═════ Page excerpt

2. Materials and Methods

2.1. Study Area

According to the standardized definition of metropolitan areas in Europe proposed by the Urban Atlas initiative [27,28], the Athens’ metropolitan region was selected as the study area [26]. This area extends nearly 3000 km2 and coincides with a large part of the administrative region of Attica, central Greece (Figure 1). The area is administered by 114 municipalities classified as urban (n = 58, coinciding with the Greater Athens’ area) or rural (n = 56, forming a district called “rural Attica” in this study) and belonging to one of the four Attica prefectures: Athens, Eastern Attica, Western Attica, and Piraeus [29]. The study area consists mainly of mountains bordering the flat district of Athens and three coastal plains (Messoghia, Marathon, and Thriasio) [30]. The prevailing climate regime is Mediterranean dry, with annual rainfall ranging between 350 and 700 mm and annual average air temperatures around 17–19 °C. Although being traditionally devoted to Mediterranean crops (olive trees and vineyards), the region underwent a massive urban expansion in the last two centuries [31,32]. The area is the most densely populated in Greece (more than 4400 inhabitants/km2 in 2011) and population density has increased nearly 2900 inhabitants/km2 between 1951 and 2011. Since the early 1980s, the area experienced suburbanization with a progressive expansion of discontinuous fringe settlements [22]. Rural districts of Messoghia and Thriasio were especially involved in a subtle process of metropolitan expansion driven by real estate speculation and public/private investments during the Olympic Decade [23]. Since the late 2000s, Attica has experienced an intense economic recession [25,33]. Combined with austerity urbanism and neoliberal policy reforms, recession determined diffused unemployment and job insecurity, income decline, poverty and social unrest [34,35]. As a side effect of recession, moderate counter-urbanization was observed, fueling “back-to-the-land” social movements [36].

══════════
═════ Stored rows

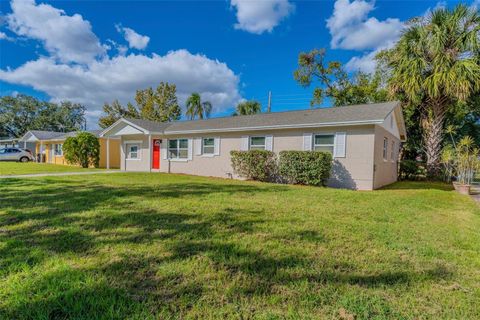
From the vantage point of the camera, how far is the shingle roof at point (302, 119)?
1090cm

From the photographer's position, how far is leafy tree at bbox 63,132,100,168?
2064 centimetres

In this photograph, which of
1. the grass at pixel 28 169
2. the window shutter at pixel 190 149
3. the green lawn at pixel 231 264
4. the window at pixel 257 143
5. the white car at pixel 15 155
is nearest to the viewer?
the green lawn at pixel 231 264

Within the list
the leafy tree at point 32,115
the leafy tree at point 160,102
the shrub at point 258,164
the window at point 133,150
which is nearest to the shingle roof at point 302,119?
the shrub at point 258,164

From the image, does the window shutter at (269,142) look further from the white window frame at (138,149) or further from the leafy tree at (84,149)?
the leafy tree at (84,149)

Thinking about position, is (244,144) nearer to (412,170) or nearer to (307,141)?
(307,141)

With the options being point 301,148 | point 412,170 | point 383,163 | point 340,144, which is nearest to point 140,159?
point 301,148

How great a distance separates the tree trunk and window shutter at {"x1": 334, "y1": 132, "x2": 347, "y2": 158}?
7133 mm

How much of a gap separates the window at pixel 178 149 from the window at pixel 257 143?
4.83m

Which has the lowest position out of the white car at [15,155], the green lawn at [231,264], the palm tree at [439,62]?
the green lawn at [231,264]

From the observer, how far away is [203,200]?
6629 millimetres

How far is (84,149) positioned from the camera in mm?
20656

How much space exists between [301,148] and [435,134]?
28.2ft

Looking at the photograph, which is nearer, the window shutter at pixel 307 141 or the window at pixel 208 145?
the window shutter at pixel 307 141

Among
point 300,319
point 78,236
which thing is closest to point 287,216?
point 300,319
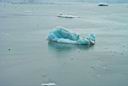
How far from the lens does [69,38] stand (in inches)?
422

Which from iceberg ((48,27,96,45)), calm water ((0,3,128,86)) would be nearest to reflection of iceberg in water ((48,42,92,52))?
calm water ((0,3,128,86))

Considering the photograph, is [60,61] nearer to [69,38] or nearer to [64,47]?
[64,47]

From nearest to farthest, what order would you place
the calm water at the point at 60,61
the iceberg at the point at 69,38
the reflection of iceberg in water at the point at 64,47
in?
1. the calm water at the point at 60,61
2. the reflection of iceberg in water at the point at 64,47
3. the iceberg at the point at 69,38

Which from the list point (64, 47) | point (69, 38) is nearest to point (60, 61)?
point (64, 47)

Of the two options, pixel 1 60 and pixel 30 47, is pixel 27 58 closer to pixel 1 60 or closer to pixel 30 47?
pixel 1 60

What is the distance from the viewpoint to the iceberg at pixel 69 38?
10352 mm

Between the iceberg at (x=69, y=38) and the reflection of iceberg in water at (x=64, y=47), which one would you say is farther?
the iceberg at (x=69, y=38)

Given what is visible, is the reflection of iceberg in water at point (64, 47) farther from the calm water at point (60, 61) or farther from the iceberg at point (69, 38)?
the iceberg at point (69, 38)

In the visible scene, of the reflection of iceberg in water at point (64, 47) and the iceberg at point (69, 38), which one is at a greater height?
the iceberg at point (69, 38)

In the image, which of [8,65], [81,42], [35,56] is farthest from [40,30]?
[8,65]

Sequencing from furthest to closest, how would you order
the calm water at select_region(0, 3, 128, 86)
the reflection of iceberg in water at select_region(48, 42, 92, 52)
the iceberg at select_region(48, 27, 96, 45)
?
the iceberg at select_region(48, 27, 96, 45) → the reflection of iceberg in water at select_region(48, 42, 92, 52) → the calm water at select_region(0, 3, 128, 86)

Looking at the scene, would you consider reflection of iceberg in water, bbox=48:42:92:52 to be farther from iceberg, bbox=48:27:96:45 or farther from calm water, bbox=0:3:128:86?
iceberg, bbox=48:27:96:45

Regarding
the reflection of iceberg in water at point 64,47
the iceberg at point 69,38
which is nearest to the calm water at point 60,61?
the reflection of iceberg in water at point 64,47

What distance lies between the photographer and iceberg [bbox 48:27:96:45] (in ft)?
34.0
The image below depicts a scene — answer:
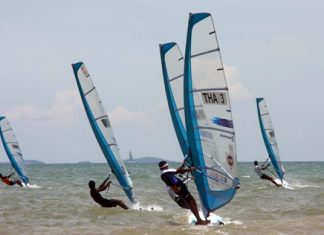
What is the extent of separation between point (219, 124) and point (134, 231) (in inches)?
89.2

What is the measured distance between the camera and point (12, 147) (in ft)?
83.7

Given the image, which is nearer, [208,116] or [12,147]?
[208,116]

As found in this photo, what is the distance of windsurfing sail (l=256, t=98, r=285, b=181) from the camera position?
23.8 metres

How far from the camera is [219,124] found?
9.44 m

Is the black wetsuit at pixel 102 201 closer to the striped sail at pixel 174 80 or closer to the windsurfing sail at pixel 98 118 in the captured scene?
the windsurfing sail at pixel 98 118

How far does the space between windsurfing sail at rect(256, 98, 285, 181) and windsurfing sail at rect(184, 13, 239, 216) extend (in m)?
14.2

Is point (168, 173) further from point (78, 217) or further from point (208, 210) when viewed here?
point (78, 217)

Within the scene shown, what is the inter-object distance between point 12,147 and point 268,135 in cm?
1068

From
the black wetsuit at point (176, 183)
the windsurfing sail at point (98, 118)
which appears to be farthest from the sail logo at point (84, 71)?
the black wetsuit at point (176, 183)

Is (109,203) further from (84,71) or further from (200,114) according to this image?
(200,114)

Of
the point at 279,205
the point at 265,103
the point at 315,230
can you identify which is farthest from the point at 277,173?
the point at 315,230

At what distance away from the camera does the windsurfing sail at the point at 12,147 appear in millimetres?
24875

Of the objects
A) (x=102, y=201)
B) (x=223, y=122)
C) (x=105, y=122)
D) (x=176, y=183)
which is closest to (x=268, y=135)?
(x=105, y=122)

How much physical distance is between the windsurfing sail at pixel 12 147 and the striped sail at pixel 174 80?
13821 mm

══════════

■ Written task A ■
List every Attica prefecture named in the description of the Athens study area.
■ Written task B ■
Answer each question from the description of the Athens study area.
(i) How many of the municipalities are classified as urban?
(ii) What range does annual rainfall cover?
(iii) What population density did the area have in 2011?
■ Written task C ■
Write the next part of the description of the Athens study area, following on from its final sentence.

■ Expected answer A ■
Athens, Eastern Attica, Western Attica, Piraeus

■ Expected answer B ■
(i) 58
(ii) Between 350 and 700 mm
(iii) More than 4400 inhabitants/km2

■ Expected answer C ■
2.2. Land-Use Indicators

Statistical data aggregated at the prefectural or regional scale were considered to assess the distribution of different types of cropland in the Greater Athens’ area, rural Attica, Attica as a whole, and Greece between 1970 and 2015. Municipalities were selected as the elementary spatial domain for more detailed analysis over a shorter time interval (1993–2015). Information on the dominant agricultural land-use at the municipal scale were derived from official statistics provided by a comprehensive agricultural survey held every year in Greece by the Hellenic Statistical Authority (hereafter ELSTAT) and quantifying land-use (annual crop, tree crop, and fallow land) at the municipal scale since 1993. This data source may provide a comprehensive outlook of recent transformations of the agricultural landscape in the area, giving specific information on rural land-use and the main agricultural practices. Two indicators (utilized agricultural area in total municipal area and fallow land in total agricultural land) were calculated at the selected spatial scale and at three different dates (1993, 2006, and 2015) with the aim to define the possible impact of economic expansion (before 2006) and recession (after 2006). The percentage of fallow land under economic subsidies (mainly under the European Common Agricultural Policy framework) was also derived from the same statistical source for the year 2015. A map illustrating the progressive loss of cropland from each municipality of the study area was prepared indicating the year when the complete disappearance of agricultural land (e.g., due to urban expansion) was observed. Twelve additional background indicators assessing basic characteristics of the socio-demographic context (population density, forest land in total landscape, per-capita built-up area, distance from Athens, Piraeus, Maroussi, Markopoulo Messoghias, municipal area, per-capita declared income (log-scale), share of inhabitants living and working in the same municipality in total population, share of population residing in the same municipality five years before the census in total population, and share of non-native population born in total resident population) were derived from official statistics mainly based on ELSTAT censuses and public registers.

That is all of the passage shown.